倒排索引(Inverted Index):也常被称为反向索引、置入档案或反向档案,是一种索引方法,被用来存储在全文搜索下某个单词在一个文档或者一组文档中的存储位置的映射。它是文档检索系统中最常用的数据结构。
案例:
两份数据
mapreduce1.txt
huangbo love xuzheng
huangxiaoming love baby huangxiaoming love yangmi
liangchaowei love liujialing
huangxiaoming xuzheng huangbo wangbaoqiang
mapreduce2.txt
mapreduce-4-2.txt
hello huangbo
hello xuzheng
hello huangxiaoming
要求:
- 创建倒排索引统计每个关键词在每个文档中当中的第几个偏移量开始出现了多少次
- 例如:
- huangxiaoming关键词的格式:
huangixaoming mapreduce-4-1.txt:2,2; mapreduce-4-1.txt:4,1;mapreduce-4-2.txt:3,1 - 关键词 文件名 行数(偏移量) 这一行出现的次数
- huangxiaoming关键词的格式:
package com.hadoop.mapreduce.Test4;
/**
* 倒排索引
*/
import java.io.IOException;
import java.util.HashMap;
import java.util.Map;
import java.util.Set;
import org.apache.hadoop.conf.Configuration;
import org.apache.hadoop.fs.FileSystem;
import org.apache.hadoop.fs.Path;
import org.apache.hadoop.io.LongWritable;
import org.apache.hadoop.io.Text;
import org.apache.hadoop.mapreduce.Job;
import org.apache.hadoop.mapreduce.Mapper;
import org.apache.hadoop.mapreduce.Reducer;
import org.apache.hadoop.mapreduce.lib.input.FileInputFormat;
import org.apache.hadoop.mapreduce.lib.input.FileSplit;
import org.apache.hadoop.mapreduce.lib.output.FileOutputFormat;
public class InvertedIndex {
static class MyMapper extends Mapper<LongWritable, Text, Text, Text> {
String fileName = null;
Text mk = new Text();
Text mv = new Text();
// 在setup中通过切片来获取文件名
@Override
protected void setup(Mapper<LongWritable, Text, Text, Text>.Context context)
throws IOException, InterruptedException {
FileSplit files = (FileSplit) context.getInputSplit();
fileName = files.getPath().getName();
}
/*
* map端: huangixaoming mapreduce-4-1.txt:2,2; 每个出现的词为key value为文件名,偏移量,出现的次数
*/
@Override
protected void map(LongWritable key, Text value, Mapper<LongWritable, Text, Text, Text>.Context context)

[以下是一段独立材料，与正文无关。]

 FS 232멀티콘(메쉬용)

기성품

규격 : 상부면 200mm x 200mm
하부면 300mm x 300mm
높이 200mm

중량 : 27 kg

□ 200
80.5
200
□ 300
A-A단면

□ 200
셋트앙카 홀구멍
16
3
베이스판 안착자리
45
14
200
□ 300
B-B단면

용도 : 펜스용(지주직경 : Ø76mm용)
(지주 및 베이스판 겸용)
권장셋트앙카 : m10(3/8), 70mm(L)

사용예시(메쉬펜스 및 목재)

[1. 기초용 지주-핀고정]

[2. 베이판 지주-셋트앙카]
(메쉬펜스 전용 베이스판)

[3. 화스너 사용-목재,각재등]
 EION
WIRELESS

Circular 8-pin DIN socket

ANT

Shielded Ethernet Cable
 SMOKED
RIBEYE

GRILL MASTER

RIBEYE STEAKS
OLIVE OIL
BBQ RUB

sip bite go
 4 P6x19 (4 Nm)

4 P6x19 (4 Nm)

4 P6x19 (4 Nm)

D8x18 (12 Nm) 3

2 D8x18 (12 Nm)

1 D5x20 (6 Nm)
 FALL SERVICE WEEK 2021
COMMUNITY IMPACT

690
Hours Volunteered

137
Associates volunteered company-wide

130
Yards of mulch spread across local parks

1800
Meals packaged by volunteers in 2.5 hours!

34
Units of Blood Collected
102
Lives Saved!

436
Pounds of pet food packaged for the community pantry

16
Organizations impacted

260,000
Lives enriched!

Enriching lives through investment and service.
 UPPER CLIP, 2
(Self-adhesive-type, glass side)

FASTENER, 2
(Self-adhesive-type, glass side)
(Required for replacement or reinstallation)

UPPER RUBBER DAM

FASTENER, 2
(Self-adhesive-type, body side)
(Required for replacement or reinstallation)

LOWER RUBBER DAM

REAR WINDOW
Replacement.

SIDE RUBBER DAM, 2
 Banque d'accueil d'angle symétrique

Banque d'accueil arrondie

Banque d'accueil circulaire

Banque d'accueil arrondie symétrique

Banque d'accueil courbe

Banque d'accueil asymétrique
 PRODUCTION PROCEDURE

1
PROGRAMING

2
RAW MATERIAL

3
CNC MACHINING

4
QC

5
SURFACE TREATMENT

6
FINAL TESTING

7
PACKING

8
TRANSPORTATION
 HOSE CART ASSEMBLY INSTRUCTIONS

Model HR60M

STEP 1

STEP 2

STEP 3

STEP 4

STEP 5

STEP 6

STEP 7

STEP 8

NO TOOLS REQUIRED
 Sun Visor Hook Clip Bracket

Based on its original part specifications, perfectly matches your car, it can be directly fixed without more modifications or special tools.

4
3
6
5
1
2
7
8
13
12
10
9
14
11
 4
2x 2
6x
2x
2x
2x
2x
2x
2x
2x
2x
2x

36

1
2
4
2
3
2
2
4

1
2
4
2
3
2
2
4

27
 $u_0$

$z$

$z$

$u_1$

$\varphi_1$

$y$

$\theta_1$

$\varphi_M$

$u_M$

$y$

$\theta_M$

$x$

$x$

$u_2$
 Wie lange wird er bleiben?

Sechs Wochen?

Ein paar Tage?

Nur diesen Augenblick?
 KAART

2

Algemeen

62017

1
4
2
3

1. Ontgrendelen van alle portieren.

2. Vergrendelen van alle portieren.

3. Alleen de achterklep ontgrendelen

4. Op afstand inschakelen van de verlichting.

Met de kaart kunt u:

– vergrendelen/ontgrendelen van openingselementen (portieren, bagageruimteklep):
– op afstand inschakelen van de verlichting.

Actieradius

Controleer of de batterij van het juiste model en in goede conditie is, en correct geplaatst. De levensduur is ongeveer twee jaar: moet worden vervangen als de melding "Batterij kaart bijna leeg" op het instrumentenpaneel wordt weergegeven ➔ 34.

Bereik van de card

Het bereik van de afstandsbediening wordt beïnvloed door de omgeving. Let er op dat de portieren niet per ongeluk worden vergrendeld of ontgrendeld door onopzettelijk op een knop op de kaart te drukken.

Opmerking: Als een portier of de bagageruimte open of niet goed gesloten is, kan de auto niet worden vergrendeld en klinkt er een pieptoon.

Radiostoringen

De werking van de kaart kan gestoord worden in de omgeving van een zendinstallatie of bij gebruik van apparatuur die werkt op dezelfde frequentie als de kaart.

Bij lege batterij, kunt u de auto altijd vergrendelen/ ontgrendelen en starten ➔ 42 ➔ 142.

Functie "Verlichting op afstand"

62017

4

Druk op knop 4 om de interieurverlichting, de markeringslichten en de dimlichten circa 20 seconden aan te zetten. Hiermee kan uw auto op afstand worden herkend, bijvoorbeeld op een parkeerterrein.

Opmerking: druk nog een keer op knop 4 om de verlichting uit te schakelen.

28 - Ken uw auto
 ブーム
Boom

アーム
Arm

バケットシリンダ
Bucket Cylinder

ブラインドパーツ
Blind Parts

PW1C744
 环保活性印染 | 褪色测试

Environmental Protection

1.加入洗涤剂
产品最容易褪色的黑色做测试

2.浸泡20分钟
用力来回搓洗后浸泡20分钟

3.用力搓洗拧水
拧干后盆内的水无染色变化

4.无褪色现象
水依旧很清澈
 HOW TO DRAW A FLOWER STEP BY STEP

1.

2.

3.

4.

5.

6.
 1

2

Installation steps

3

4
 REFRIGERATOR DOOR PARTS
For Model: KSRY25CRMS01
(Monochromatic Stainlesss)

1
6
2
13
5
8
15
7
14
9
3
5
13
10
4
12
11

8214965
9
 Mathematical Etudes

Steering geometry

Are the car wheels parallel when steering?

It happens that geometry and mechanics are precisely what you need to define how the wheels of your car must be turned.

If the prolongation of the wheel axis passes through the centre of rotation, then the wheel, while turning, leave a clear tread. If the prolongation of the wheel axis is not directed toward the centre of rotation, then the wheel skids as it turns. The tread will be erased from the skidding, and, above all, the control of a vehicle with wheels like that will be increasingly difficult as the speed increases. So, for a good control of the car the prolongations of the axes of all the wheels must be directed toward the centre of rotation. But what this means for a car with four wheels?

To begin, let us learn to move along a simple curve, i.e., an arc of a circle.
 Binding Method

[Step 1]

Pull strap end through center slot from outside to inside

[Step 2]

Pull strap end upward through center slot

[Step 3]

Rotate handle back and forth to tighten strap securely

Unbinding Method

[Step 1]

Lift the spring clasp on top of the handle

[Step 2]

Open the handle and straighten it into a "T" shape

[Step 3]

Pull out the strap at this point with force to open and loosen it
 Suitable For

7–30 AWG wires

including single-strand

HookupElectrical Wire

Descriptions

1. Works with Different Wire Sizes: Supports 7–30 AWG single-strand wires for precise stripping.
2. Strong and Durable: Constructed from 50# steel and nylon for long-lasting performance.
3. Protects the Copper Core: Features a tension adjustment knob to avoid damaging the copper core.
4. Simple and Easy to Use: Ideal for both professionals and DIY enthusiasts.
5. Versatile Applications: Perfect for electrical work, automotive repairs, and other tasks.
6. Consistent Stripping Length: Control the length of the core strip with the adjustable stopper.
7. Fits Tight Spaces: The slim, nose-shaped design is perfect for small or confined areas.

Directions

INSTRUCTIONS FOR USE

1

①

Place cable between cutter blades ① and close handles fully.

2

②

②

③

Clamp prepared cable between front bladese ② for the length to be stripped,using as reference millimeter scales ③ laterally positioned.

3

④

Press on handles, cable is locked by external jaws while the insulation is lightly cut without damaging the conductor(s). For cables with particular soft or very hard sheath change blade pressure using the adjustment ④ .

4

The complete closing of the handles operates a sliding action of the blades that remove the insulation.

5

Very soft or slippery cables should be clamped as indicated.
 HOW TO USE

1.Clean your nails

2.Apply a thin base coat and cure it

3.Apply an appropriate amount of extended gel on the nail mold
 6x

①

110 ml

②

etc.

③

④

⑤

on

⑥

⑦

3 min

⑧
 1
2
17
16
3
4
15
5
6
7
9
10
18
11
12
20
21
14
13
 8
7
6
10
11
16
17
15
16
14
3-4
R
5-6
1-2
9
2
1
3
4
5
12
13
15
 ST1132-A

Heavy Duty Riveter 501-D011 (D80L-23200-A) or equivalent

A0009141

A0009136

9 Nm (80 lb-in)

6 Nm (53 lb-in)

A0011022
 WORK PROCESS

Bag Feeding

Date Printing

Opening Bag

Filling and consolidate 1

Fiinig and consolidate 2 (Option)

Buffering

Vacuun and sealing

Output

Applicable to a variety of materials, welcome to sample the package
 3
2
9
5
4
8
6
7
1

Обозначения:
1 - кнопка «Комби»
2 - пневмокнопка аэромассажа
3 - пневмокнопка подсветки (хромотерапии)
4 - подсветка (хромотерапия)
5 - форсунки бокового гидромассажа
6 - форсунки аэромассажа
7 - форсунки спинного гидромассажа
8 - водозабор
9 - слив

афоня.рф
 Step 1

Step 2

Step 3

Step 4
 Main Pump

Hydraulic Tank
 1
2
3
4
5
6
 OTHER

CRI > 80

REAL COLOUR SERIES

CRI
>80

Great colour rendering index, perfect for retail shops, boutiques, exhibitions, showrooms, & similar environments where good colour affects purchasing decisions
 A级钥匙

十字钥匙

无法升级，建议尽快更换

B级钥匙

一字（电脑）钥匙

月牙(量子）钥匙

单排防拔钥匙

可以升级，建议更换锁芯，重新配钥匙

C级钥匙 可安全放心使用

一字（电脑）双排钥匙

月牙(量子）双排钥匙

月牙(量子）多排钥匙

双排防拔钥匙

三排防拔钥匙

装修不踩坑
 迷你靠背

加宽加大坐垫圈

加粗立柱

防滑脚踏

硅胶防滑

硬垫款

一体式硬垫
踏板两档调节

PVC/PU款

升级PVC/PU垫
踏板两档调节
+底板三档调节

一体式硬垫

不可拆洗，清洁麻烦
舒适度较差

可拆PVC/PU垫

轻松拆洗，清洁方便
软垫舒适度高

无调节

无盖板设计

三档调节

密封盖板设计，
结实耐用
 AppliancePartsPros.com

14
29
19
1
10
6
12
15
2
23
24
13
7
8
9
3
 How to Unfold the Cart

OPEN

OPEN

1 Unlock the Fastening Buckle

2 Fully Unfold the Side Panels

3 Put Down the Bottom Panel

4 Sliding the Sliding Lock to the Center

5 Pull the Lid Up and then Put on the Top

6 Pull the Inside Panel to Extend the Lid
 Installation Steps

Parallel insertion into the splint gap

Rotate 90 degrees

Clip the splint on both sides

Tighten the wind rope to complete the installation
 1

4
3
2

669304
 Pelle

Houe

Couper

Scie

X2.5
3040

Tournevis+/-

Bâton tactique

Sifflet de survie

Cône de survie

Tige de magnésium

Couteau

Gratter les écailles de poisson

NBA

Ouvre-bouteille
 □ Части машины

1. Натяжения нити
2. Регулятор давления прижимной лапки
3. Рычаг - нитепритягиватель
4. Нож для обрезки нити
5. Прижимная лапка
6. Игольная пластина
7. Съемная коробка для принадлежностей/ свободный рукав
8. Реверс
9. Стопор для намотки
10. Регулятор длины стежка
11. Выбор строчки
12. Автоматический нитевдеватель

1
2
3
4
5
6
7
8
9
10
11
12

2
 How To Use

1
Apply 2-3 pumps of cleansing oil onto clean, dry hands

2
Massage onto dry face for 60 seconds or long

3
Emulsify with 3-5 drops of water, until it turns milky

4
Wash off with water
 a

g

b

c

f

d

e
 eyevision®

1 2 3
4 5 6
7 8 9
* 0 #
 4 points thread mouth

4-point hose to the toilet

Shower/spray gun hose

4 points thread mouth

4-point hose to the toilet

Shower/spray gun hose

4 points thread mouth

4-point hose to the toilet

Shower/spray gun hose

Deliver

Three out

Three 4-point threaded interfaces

throws IOException, InterruptedException {
String[] datas = value.toString().split(" ");
Map<String, Integer> map = new HashMap<String, Integer>();
// 这里是获取次数
for (String k : datas) {
if (map.containsKey(k))
map.put(k, map.get(k) + 1);
else
map.put(k, 1);
}
// 通过遍历map的key值设置context的参数
Set<String> keySet = map.keySet();
for (String s : keySet) {
// mk设置为key值
mk.set(s);
// 按要求拼接
mv.set(fileName + ":" + key.get() + "," + map.get(s));
// 每一次循环都要写一次
context.write(mk, mv);
}
}
}
static class MyReducer extends Reducer<Text, Text, Text, Text> {
Text rv = new Text();
@Override
protected void reduce(Text key, Iterable<Text> values, Reducer<Text, Text, Text, Text>.Context context)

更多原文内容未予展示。